Upon getting fired from his job as a Harvard RA after attending a party thrown by his underage students that got busted by the cops (thank God they never found out he’d bought the alcohol), Joel came to the Big Apple in 1997 to get an MFA in musical theater writing from NYU. Sarah lived the life of an itinerant journalist in Hong Kong, covered the transfer of the colony from Britain back to China in 1997, went to philosophy grad school in Chicago, made her way to Miami, briefly, came to NYC for a miserable newsroom job, and then got a gig working for Ed Koch, who fired her on September 12, 2001.
What’s the best part about that hood?
The Upper East Side is intensely manageable: Sarah’s mom, whose mobility is limited, has her doctor, her bank, the library, the grocery store, and her daughter all within a three block radius. It’s the most civilized place to be old in America. Crown Heights is amazing because it’s staying multi-racial, at least for now. It’s the most integrated neighborhood in New York.
Best spot in New York City that nobody knows about?
Joel’s ass. Oh, wait, that nobody knows about? Hmm. We’ll get back to you.
What is your favorite restaurant and why?
Sarah: Le Bernardin has the best bargain food in the city—no, really—if you go for lunch on a weekday. The set menu is better than any dinner menu anywhere else on the planet. The wine list is chock full of affordable bottles that taste way out of your price range—just like the meal. Go there now.

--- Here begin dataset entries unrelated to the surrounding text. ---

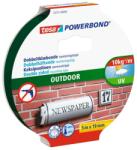 tesa Ragasztószalag, rögzítószalag kültéri 19mmX5m PowerBond Tesa (55751-00003-05) - tintasziget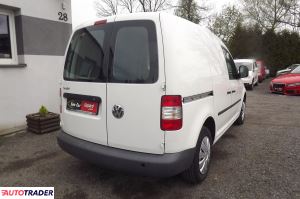 Volkswagen Caddy 2008 1.9 Volkswagen Caddy 2008 1.9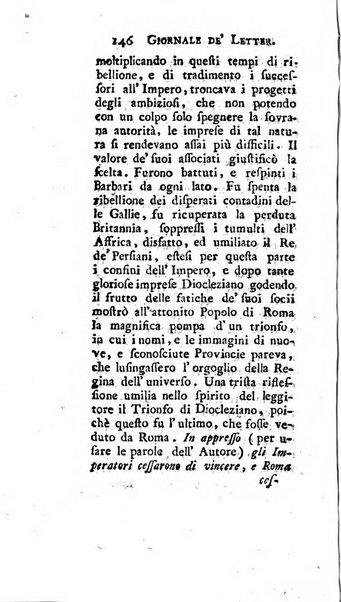 Giornale de'letterati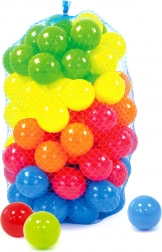 Ballen voor ballenbad 7 cm – set van 80 stuks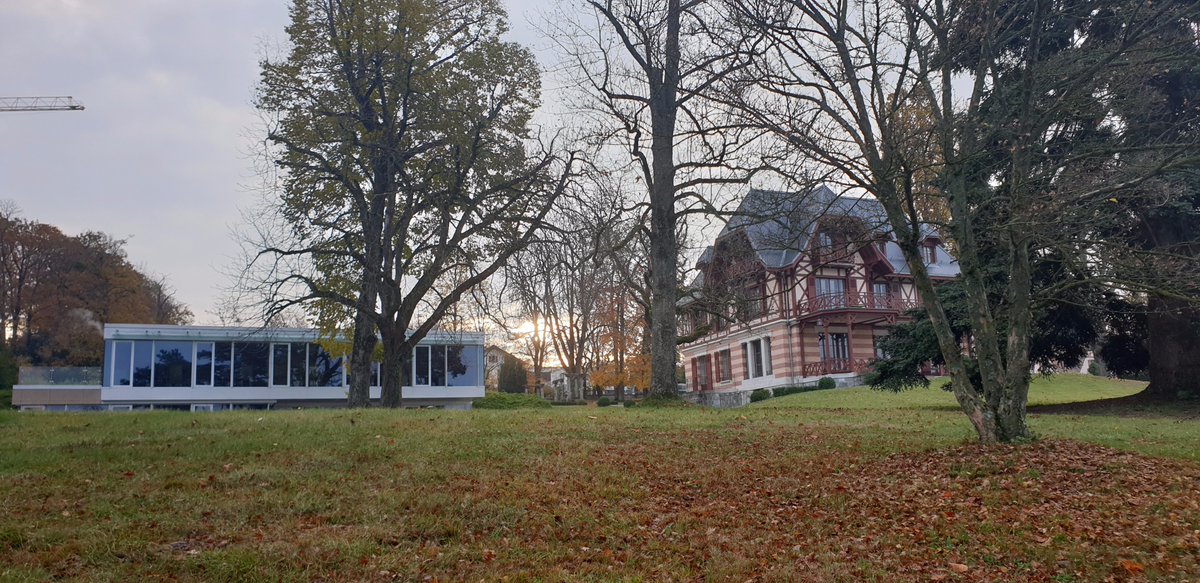 MarcelloIenca's tweet image. We are ready to kickoff an exciting workshop on #BrainData #Governance at the sublime @Fond_Brocher. Bringing together #AI #neuroscience #DataScience #ethics &amp;amp; #law to ensure evidence-based governance. @EthicsPolicyLab @neuroastics @FRIAS_UFreiburg @neuroethicsinfo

Joel: Taco Bell. I’m a food Philistine.
Sarah: I have a soft spot for the bone marrow at Blue Ribbon because it makes me feel like a caveman.
Joel: The Popover Café on 87th/Amsterdam because when they catch me sneaking my fluffy white dogs in in their little dog bags they don’t kick me out. They also have amazing popovers.
Top three bars in New York City?
Joel doesn’t drink; at a party he attended freshman year of college thrown by the Plummer Professor of Christian Morals he got so drunk on Bishop’s Punch—one part fruit juice to two parts bourbon—that he had dry heaves the next day and since then alcohol turns his stomach. Furthermore bars make him loathe himself even more than he already does. So he has no idea whatsoever how to answer this question. Sarah will drink champagne anywhere, any time, as long as it’s good champagne. Frequently it’s pink.
Best place to get your culture on?
Joel: The Strand bookstore.
Sarah: Any local NYPL branch. What NYC lacks in research libraries it compensates for with neighborhood branches.
Perfect Sunday in the city?
Joel: Eating chocolate peanut-butter truffle ice cream while watching Golden Girls marathons.
Sarah: Eating chocolate peanut-butter truffle ice cream while watching Star Wars: A New Hope marathons.
Ideal New York “staycation”?
Joel: Two words, Spa Castle
Joel, we hear you used to work at Splash
Back when I was in good enough shape to be a go-go boy I danced there a few times; I was disappointed because the raids kept happening on nights I wasn’t there. Also, let me tell you, the showers for the shower show are fucking freezing.